Saturday, September 22, 2012
Scott Burris and Matthew Weait on Criminalization and Moral Responsibility for Knowing Sexual Transmission of HIV
Scott Burris (Temple University – James E. Beasley School of Law) and Matthew Weait (University of London – Birkbeck College, School of Law) have posted Criminalisation and Moral Responsibility for the Sexual Transmission of HIV on SSRN. Here is the abstract:
The essay that follows is an
effort to take on a narrow but important question in a serious, though limited,
way. The question is whether there is a MORAL case for lifting primary
responsibility for Human immunodeficiency virus (HIV) prevention from the
shoulders of those who know they are infected. The question is important
because, for many people, it feels so obviously right to require those with HIV
to accept this responsibility that punishing them as criminals if they fail to
do so seems a natural, logical and entirely fair next step. As far as we can
tell, objections to HIV exposure or transmission laws to date have rested on
practical, rather than moral concerns. We will ask whether there is a good
moral case to be made against criminalisation.
There are two important things we will not do. We will not address the use of criminal law to deter or punish people who deliberately expose others to HIV with the aim of causing harm or with callous disregard of a significant risk of transmission.

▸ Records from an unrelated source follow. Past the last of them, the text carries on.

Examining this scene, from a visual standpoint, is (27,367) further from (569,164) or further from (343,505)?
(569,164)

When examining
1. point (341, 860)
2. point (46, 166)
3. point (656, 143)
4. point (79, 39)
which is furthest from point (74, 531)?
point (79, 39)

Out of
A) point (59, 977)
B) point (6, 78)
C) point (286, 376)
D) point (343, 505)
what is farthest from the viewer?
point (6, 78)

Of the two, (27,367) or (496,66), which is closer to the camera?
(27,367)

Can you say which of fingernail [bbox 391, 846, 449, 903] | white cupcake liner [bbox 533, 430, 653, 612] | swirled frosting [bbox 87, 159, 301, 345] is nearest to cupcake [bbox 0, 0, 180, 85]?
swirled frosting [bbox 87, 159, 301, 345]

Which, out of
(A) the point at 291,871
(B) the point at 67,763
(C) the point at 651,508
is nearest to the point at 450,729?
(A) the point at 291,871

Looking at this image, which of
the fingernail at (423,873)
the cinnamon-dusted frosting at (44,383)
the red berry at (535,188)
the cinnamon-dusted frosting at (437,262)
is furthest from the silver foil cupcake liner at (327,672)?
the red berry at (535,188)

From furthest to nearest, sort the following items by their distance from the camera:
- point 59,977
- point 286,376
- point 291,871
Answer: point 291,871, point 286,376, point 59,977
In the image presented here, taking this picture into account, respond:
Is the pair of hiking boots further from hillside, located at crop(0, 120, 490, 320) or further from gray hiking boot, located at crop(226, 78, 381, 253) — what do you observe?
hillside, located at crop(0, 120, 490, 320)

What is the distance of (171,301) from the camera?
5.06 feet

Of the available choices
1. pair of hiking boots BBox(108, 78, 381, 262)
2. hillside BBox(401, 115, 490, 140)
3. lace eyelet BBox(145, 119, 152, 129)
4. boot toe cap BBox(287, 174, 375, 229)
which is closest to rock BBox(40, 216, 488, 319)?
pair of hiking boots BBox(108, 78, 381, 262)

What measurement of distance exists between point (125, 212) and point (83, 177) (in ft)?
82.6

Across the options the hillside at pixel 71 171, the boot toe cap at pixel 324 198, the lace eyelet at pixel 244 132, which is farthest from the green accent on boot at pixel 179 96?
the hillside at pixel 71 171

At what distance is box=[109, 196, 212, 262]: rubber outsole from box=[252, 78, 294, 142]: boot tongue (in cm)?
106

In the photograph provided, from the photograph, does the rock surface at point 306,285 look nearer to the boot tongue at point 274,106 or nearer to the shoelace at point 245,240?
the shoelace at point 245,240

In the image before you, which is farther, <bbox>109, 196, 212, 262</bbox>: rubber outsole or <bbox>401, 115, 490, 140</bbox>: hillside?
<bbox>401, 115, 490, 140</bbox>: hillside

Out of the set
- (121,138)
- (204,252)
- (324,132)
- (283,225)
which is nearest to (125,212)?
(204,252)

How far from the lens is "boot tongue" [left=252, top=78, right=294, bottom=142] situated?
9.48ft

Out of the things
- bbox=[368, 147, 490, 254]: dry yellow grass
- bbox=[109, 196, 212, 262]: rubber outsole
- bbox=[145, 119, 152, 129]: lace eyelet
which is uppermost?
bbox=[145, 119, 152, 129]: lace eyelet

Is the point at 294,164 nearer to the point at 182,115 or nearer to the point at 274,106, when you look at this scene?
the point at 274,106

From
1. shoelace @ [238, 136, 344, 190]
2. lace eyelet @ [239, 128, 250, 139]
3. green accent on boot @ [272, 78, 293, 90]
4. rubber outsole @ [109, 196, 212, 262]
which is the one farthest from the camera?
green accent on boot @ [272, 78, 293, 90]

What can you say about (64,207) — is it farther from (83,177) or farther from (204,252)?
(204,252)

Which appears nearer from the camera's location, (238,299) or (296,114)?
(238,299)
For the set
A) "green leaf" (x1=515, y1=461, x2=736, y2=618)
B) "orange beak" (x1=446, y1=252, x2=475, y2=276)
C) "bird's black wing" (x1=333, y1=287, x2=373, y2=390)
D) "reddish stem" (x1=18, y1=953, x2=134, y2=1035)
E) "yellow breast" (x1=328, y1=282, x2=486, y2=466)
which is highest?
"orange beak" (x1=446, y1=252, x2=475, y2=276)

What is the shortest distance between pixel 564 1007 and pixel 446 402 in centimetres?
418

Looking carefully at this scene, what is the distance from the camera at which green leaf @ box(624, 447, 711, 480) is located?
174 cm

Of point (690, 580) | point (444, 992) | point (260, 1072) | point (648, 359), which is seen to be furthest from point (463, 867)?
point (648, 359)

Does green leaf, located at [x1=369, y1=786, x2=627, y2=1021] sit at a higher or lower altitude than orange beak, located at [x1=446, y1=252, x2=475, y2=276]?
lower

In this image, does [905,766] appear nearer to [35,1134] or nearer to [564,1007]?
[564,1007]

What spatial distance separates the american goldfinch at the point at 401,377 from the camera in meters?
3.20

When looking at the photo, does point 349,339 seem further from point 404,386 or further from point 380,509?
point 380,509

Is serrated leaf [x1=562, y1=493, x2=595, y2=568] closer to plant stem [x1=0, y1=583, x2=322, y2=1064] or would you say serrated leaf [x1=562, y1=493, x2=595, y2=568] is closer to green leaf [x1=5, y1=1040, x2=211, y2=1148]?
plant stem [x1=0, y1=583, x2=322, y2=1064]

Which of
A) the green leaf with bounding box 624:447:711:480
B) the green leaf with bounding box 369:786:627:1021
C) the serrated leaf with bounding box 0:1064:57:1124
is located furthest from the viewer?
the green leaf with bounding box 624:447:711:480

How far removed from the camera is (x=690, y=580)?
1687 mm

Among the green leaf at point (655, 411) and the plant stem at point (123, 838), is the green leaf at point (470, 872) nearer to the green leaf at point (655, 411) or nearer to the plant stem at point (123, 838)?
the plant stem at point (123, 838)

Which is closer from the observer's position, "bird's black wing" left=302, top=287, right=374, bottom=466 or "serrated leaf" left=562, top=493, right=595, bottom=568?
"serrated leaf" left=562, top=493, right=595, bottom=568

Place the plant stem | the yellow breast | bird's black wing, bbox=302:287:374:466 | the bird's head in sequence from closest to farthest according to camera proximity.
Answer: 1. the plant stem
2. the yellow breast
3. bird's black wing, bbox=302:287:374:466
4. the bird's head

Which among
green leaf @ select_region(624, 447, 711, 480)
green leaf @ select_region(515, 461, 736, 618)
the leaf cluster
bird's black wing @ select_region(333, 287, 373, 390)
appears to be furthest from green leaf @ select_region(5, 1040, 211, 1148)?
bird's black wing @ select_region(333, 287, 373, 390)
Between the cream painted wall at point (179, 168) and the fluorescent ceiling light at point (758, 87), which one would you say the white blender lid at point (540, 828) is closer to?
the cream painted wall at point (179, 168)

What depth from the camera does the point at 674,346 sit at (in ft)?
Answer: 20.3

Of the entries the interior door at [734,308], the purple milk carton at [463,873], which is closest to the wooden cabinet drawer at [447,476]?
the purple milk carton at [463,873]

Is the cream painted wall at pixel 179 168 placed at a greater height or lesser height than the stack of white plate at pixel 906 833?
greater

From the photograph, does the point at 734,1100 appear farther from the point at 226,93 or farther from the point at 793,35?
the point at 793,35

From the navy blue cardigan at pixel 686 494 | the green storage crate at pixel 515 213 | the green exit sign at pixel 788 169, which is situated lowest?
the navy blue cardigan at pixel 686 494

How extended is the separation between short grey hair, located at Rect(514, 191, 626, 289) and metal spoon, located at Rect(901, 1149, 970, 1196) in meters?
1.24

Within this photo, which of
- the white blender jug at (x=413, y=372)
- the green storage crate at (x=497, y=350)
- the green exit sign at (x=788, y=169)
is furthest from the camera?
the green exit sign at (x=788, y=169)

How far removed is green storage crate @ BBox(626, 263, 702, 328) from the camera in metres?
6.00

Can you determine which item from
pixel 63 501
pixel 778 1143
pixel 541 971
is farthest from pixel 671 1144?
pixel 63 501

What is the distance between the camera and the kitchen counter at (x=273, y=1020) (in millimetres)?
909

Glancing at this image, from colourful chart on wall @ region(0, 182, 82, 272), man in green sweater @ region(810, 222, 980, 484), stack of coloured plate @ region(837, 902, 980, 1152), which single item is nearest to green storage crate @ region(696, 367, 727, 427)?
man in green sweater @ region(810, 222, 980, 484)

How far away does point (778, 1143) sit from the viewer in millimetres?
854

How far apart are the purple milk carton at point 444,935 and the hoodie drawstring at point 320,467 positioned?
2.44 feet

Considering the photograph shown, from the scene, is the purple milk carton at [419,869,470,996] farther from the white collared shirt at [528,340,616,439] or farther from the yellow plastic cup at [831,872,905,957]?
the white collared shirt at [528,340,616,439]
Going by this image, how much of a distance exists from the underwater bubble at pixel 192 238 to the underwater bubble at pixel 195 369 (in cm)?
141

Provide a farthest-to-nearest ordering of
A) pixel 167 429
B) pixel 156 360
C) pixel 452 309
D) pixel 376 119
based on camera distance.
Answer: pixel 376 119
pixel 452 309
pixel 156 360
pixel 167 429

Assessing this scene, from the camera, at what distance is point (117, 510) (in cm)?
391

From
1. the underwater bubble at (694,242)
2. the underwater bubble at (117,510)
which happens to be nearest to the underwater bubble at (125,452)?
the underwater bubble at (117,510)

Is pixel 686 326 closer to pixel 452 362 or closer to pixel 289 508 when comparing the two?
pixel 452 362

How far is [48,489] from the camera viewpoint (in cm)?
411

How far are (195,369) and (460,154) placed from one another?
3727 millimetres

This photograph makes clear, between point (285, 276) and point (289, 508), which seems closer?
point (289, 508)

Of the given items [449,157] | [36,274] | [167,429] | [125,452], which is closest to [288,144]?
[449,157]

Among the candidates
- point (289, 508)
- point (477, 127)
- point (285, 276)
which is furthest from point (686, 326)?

Like other commentators, we regard trying to harm others as wrongful and subject to prosecution regardless of the weapon used; our only concern in such a case, from the HIV perspective, is that a defendant not be punished more harshly only because the chosen weapon was the virus3 The second thing we will not do is attempt a moral analysis that is culturally comprehensive. The people of the world have developed many powerful systems of moral thought. We investigate our moral question within just one, the Western tradition of deontological ethics and liberal political philosophy. Our purpose is not, ultimately, to define for all people and all places a morality of HIV exposure, but to test whether the case for assigning primary moral responsibility for HIV to the person infected is as strong as it is assumed to be.